▶ WRITTEN TASK
Please arrange every line of the listing below as a JSON list of strings, one string per line, with blank lines and pictures left out.

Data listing

=-=-=

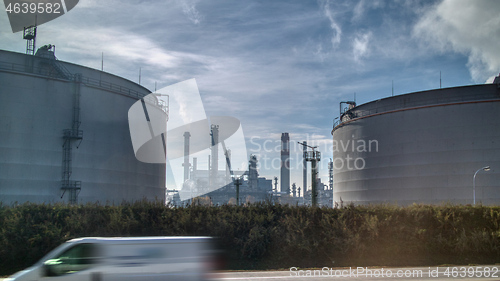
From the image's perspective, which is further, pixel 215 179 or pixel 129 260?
pixel 215 179

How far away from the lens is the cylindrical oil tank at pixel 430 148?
31250 mm

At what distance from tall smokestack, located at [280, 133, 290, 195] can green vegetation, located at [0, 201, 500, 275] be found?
426ft

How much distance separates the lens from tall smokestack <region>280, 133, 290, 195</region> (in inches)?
5792

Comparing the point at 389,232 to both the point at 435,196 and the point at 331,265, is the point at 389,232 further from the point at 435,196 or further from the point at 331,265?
the point at 435,196

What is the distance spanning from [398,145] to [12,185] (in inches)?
1339

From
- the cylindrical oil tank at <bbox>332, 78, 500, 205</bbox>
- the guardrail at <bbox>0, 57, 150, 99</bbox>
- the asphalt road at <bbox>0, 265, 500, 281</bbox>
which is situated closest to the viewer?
the asphalt road at <bbox>0, 265, 500, 281</bbox>

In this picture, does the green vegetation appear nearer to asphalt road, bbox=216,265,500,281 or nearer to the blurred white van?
asphalt road, bbox=216,265,500,281

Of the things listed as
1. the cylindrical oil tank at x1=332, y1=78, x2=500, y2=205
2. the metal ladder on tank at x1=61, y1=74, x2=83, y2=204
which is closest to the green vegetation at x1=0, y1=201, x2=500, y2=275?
the metal ladder on tank at x1=61, y1=74, x2=83, y2=204

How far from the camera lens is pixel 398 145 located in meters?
35.5

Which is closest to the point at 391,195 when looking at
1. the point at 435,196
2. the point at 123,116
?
the point at 435,196

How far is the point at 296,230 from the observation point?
1596 cm

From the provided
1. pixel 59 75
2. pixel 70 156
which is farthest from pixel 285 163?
pixel 70 156

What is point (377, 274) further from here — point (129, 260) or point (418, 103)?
point (418, 103)

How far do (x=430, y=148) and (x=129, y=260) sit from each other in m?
32.3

=-=-=

▶ RESPONSE TO THE TASK
[
  "From the image's perspective, which is further, pixel 215 179 or pixel 129 260?",
  "pixel 215 179",
  "How far away from the lens is the cylindrical oil tank at pixel 430 148?",
  "31250 mm",
  "At what distance from tall smokestack, located at [280, 133, 290, 195] can green vegetation, located at [0, 201, 500, 275] be found?",
  "426ft",
  "How much distance separates the lens from tall smokestack <region>280, 133, 290, 195</region> (in inches)?",
  "5792",
  "Comparing the point at 389,232 to both the point at 435,196 and the point at 331,265, is the point at 389,232 further from the point at 435,196 or further from the point at 331,265?",
  "the point at 435,196",
  "What is the distance spanning from [398,145] to [12,185] (in inches)?",
  "1339",
  "From",
  "- the cylindrical oil tank at <bbox>332, 78, 500, 205</bbox>",
  "- the guardrail at <bbox>0, 57, 150, 99</bbox>",
  "- the asphalt road at <bbox>0, 265, 500, 281</bbox>",
  "which is situated closest to the viewer?",
  "the asphalt road at <bbox>0, 265, 500, 281</bbox>",
  "In this picture, does the green vegetation appear nearer to asphalt road, bbox=216,265,500,281 or nearer to the blurred white van?",
  "asphalt road, bbox=216,265,500,281",
  "Of the things listed as",
  "1. the cylindrical oil tank at x1=332, y1=78, x2=500, y2=205",
  "2. the metal ladder on tank at x1=61, y1=74, x2=83, y2=204",
  "which is closest to the green vegetation at x1=0, y1=201, x2=500, y2=275?",
  "the metal ladder on tank at x1=61, y1=74, x2=83, y2=204",
  "How far from the camera lens is pixel 398 145 located in meters?",
  "35.5",
  "Which is closest to the point at 391,195 when looking at",
  "1. the point at 435,196",
  "2. the point at 123,116",
  "?",
  "the point at 435,196",
  "How far is the point at 296,230 from the observation point?",
  "1596 cm",
  "From the provided",
  "1. pixel 59 75",
  "2. pixel 70 156",
  "which is farthest from pixel 285 163?",
  "pixel 70 156",
  "What is point (377, 274) further from here — point (129, 260) or point (418, 103)?",
  "point (418, 103)",
  "How far do (x=430, y=148) and (x=129, y=260) sit from each other in m?",
  "32.3"
]